## WHAT YOU SHOULD DO
The records that follow should be copied out exactly, pictures excluded.

────────

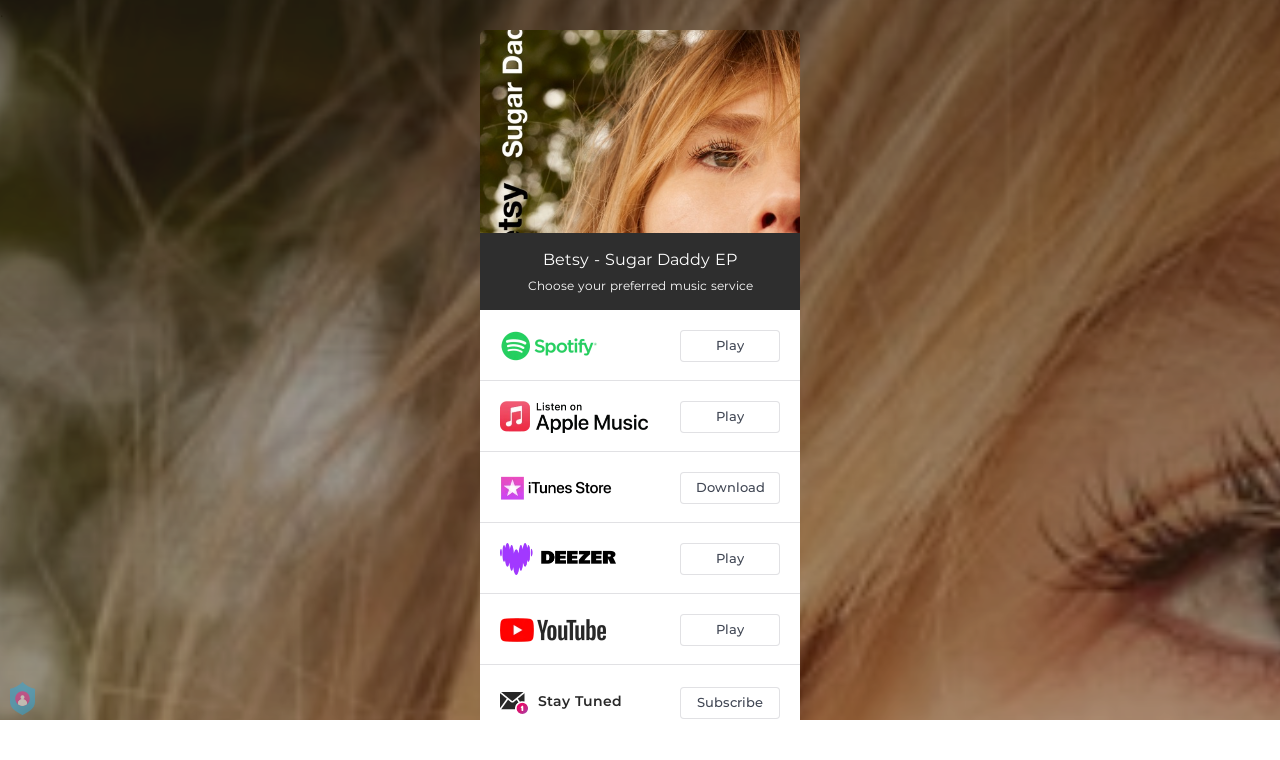

--- FILE ---
content_type: application/javascript; charset=UTF-8
request_url: https://fast-cdn.ffm.to/6ea8bcf.modern.1769454717563.js
body_size: 1575
content:
/*! For license information please see LICENSES */
(window.webpackJsonp=window.webpackJsonp||[]).push([[30],{491:function(t,e,r){"use strict";function n(t){return t.includes("?")&&(t=t.split("?")[0]),t.includes("/")&&(t=t.split("/")[0]),t.includes("&")&&(t=t.split("&")[0]),t}function o(t){var e=t;e=(e=e.replace(/#t=.*$/,"")).replace(/^https?:\/\//,"");var r=/youtube:\/\/|youtu\.be\/|y2u\.be\//g;if(r.test(e))return n(e.split(r)[1]);var o=/\/shorts\//g;if(o.test(e))return n(e.split(o)[1]);var c=/v=|vi=/g;if(c.test(e))return n(e.split(c)[1].split("&")[0]);var l=/\/v\/|\/vi\/|\/watch\//g;if(l.test(e))return n(e.split(l)[1]);var v=/\/an_webp\//g;if(v.test(e))return n(e.split(v)[1]);var f=/\/e\//g;if(f.test(e))return n(e.split(f)[1]);var d=/\/embed\//g;if(d.test(e))return n(e.split(d)[1]);if(!/\/user\/([a-zA-Z\d]*)$/g.test(e)){if(/\/user\/(?!.*videos)/g.test(e))return n(e.split("/").pop());var m=/\/attribution_link\?.*v%3D([^%&]*)(%26|&|$)/;if(m.test(e))return n(e.match(m)[1]);var h=/\/live\//g;if(h.test(e))return n(e.split(h)[1])}}function c(t,i){return function(t){if(Array.isArray(t))return t}(t)||function(t,i){var e=null==t?null:"undefined"!=typeof Symbol&&t[Symbol.iterator]||t["@@iterator"];if(null==e)return;var r,n,o=[],c=!0,l=!1;try{for(e=e.call(t);!(c=(r=e.next()).done)&&(o.push(r.value),!i||o.length!==i);c=!0);}catch(t){l=!0,n=t}finally{try{c||null==e.return||e.return()}finally{if(l)throw n}}return o}(t,i)||function(t,e){if(!t)return;if("string"==typeof t)return l(t,e);var r=Object.prototype.toString.call(t).slice(8,-1);"Object"===r&&t.constructor&&(r=t.constructor.name);if("Map"===r||"Set"===r)return Array.from(t);if("Arguments"===r||/^(?:Ui|I)nt(?:8|16|32)(?:Clamped)?Array$/.test(r))return l(t,e)}(t,i)||function(){throw new TypeError("Invalid attempt to destructure non-iterable instance.\nIn order to be iterable, non-array objects must have a [Symbol.iterator]() method.")}()}function l(t,e){(null==e||e>t.length)&&(e=t.length);for(var i=0,r=new Array(e);i<e;i++)r[i]=t[i];return r}function v(t){var e,r,n=t;if(n.includes("#")){var o=n.split("#");n=c(o,1)[0]}if(n.includes("?")&&!n.includes("clip_id=")){var l=n.split("?");n=c(l,1)[0]}var v=/https?:\/\/vimeo\.com\/event\/(\d+)$/.exec(n);if(v&&v[1])return v[1];var f=/https?:\/\/vimeo\.com\/(\d+)/.exec(n);if(f&&f[1])return f[1];var d=["https?://player.vimeo.com/video/[0-9]+$","https?://vimeo.com/channels","groups","album"].join("|");if(new RegExp(d,"gim").test(n))(r=n.split("/"))&&r.length>0&&(e=r.pop());else if(/clip_id=/gim.test(n)){if((r=n.split("clip_id="))&&r.length>0)e=c(r[1].split("&"),1)[0]}return e}function f(t){var e=/https:\/\/vine\.co\/v\/([a-zA-Z\d]*)\/?/.exec(t);if(e&&e.length>1)return e[1]}function d(t){var e;if(t.includes("embed"))return e=/embed\/(\w{8})/,t.match(e)[1];e=/\/v\/(\w{8})/;var r=t.match(e);return r&&r.length>0?r[1]:void 0}function m(t){var e=(t.includes("embed")?/https:\/\/web\.microsoftstream\.com\/embed\/video\/([a-zA-Z\d-]*)\/?/:/https:\/\/web\.microsoftstream\.com\/video\/([a-zA-Z\d-]*)\/?/).exec(t);if(e&&e.length>1)return e[1]}function h(t){var e=/tiktok\.com(.*)\/video\/(\d+)/gm.exec(t);if(e&&e.length>2)return e[2]}function y(t){var e=/dailymotion\.com(.*)(video)\/([a-zA-Z\d]+)/gm.exec(t);if(e)return e[3];var r=/dai\.ly\/([a-zA-Z\d]+)/gm.exec(t);if(r&&r.length>1)return r[1];var n=/dailymotion\.com(.*)video=([a-zA-Z\d]+)/gm.exec(t);return n&&n.length>2?n[2]:void 0}r.r(e),e.default=function(t){if("string"!=typeof t)throw new TypeError("get-video-id expects a string");var e=t;/<iframe/gi.test(e)&&(e=function(input){if("string"!=typeof input)throw new TypeError("getSrc expected a string");var t=/src="(.*?)"/gm.exec(input);if(t&&t.length>=2)return t[1]}(e)||""),e=(e=(e=e.trim()).replace("-nocookie","")).replace("/www.","/");var r={id:null,service:null};if(/\/\/google/.test(e)){var n=e.match(/url=([^&]+)&/);n&&(e=decodeURIComponent(n[1]))}return/youtube|youtu\.be|y2u\.be|i.ytimg\./.test(e)?r={id:o(e),service:"youtube"}:/vimeo/.test(e)?r={id:v(e),service:"vimeo"}:/vine/.test(e)?r={id:f(e),service:"vine"}:/videopress/.test(e)?r={id:d(e),service:"videopress"}:/microsoftstream/.test(e)?r={id:m(e),service:"microsoftstream"}:/tiktok\.com/.test(e)?r={id:h(e),service:"tiktok"}:/(dailymotion\.com|dai\.ly)/.test(e)&&(r={id:y(e),service:"dailymotion"}),r}}}]);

────────

## RESULT OF THIS EXERCISE
--- FILE ---
content_type: application/javascript; charset=UTF-8
request_url: https://fast-cdn.ffm.to/6ea8bcf.modern.1769454717563.js
body_size: 1575
content:
/*! For license information please see LICENSES */
(window.webpackJsonp=window.webpackJsonp||[]).push([[30],{491:function(t,e,r){"use strict";function n(t){return t.includes("?")&&(t=t.split("?")[0]),t.includes("/")&&(t=t.split("/")[0]),t.includes("&")&&(t=t.split("&")[0]),t}function o(t){var e=t;e=(e=e.replace(/#t=.*$/,"")).replace(/^https?:\/\//,"");var r=/youtube:\/\/|youtu\.be\/|y2u\.be\//g;if(r.test(e))return n(e.split(r)[1]);var o=/\/shorts\//g;if(o.test(e))return n(e.split(o)[1]);var c=/v=|vi=/g;if(c.test(e))return n(e.split(c)[1].split("&")[0]);var l=/\/v\/|\/vi\/|\/watch\//g;if(l.test(e))return n(e.split(l)[1]);var v=/\/an_webp\//g;if(v.test(e))return n(e.split(v)[1]);var f=/\/e\//g;if(f.test(e))return n(e.split(f)[1]);var d=/\/embed\//g;if(d.test(e))return n(e.split(d)[1]);if(!/\/user\/([a-zA-Z\d]*)$/g.test(e)){if(/\/user\/(?!.*videos)/g.test(e))return n(e.split("/").pop());var m=/\/attribution_link\?.*v%3D([^%&]*)(%26|&|$)/;if(m.test(e))return n(e.match(m)[1]);var h=/\/live\//g;if(h.test(e))return n(e.split(h)[1])}}function c(t,i){return function(t){if(Array.isArray(t))return t}(t)||function(t,i){var e=null==t?null:"undefined"!=typeof Symbol&&t[Symbol.iterator]||t["@@iterator"];if(null==e)return;var r,n,o=[],c=!0,l=!1;try{for(e=e.call(t);!(c=(r=e.next()).done)&&(o.push(r.value),!i||o.length!==i);c=!0);}catch(t){l=!0,n=t}finally{try{c||null==e.return||e.return()}finally{if(l)throw n}}return o}(t,i)||function(t,e){if(!t)return;if("string"==typeof t)return l(t,e);var r=Object.prototype.toString.call(t).slice(8,-1);"Object"===r&&t.constructor&&(r=t.constructor.name);if("Map"===r||"Set"===r)return Array.from(t);if("Arguments"===r||/^(?:Ui|I)nt(?:8|16|32)(?:Clamped)?Array$/.test(r))return l(t,e)}(t,i)||function(){throw new TypeError("Invalid attempt to destructure non-iterable instance.\nIn order to be iterable, non-array objects must have a [Symbol.iterator]() method.")}()}function l(t,e){(null==e||e>t.length)&&(e=t.length);for(var i=0,r=new Array(e);i<e;i++)r[i]=t[i];return r}function v(t){var e,r,n=t;if(n.includes("#")){var o=n.split("#");n=c(o,1)[0]}if(n.includes("?")&&!n.includes("clip_id=")){var l=n.split("?");n=c(l,1)[0]}var v=/https?:\/\/vimeo\.com\/event\/(\d+)$/.exec(n);if(v&&v[1])return v[1];var f=/https?:\/\/vimeo\.com\/(\d+)/.exec(n);if(f&&f[1])return f[1];var d=["https?://player.vimeo.com/video/[0-9]+$","https?://vimeo.com/channels","groups","album"].join("|");if(new RegExp(d,"gim").test(n))(r=n.split("/"))&&r.length>0&&(e=r.pop());else if(/clip_id=/gim.test(n)){if((r=n.split("clip_id="))&&r.length>0)e=c(r[1].split("&"),1)[0]}return e}function f(t){var e=/https:\/\/vine\.co\/v\/([a-zA-Z\d]*)\/?/.exec(t);if(e&&e.length>1)return e[1]}function d(t){var e;if(t.includes("embed"))return e=/embed\/(\w{8})/,t.match(e)[1];e=/\/v\/(\w{8})/;var r=t.match(e);return r&&r.length>0?r[1]:void 0}function m(t){var e=(t.includes("embed")?/https:\/\/web\.microsoftstream\.com\/embed\/video\/([a-zA-Z\d-]*)\/?/:/https:\/\/web\.microsoftstream\.com\/video\/([a-zA-Z\d-]*)\/?/).exec(t);if(e&&e.length>1)return e[1]}function h(t){var e=/tiktok\.com(.*)\/video\/(\d+)/gm.exec(t);if(e&&e.length>2)return e[2]}function y(t){var e=/dailymotion\.com(.*)(video)\/([a-zA-Z\d]+)/gm.exec(t);if(e)return e[3];var r=/dai\.ly\/([a-zA-Z\d]+)/gm.exec(t);if(r&&r.length>1)return r[1];var n=/dailymotion\.com(.*)video=([a-zA-Z\d]+)/gm.exec(t);return n&&n.length>2?n[2]:void 0}r.r(e),e.default=function(t){if("string"!=typeof t)throw new TypeError("get-video-id expects a string");var e=t;/<iframe/gi.test(e)&&(e=function(input){if("string"!=typeof input)throw new TypeError("getSrc expected a string");var t=/src="(.*?)"/gm.exec(input);if(t&&t.length>=2)return t[1]}(e)||""),e=(e=(e=e.trim()).replace("-nocookie","")).replace("/www.","/");var r={id:null,service:null};if(/\/\/google/.test(e)){var n=e.match(/url=([^&]+)&/);n&&(e=decodeURIComponent(n[1]))}return/youtube|youtu\.be|y2u\.be|i.ytimg\./.test(e)?r={id:o(e),service:"youtube"}:/vimeo/.test(e)?r={id:v(e),service:"vimeo"}:/vine/.test(e)?r={id:f(e),service:"vine"}:/videopress/.test(e)?r={id:d(e),service:"videopress"}:/microsoftstream/.test(e)?r={id:m(e),service:"microsoftstream"}:/tiktok\.com/.test(e)?r={id:h(e),service:"tiktok"}:/(dailymotion\.com|dai\.ly)/.test(e)&&(r={id:y(e),service:"dailymotion"}),r}}}]);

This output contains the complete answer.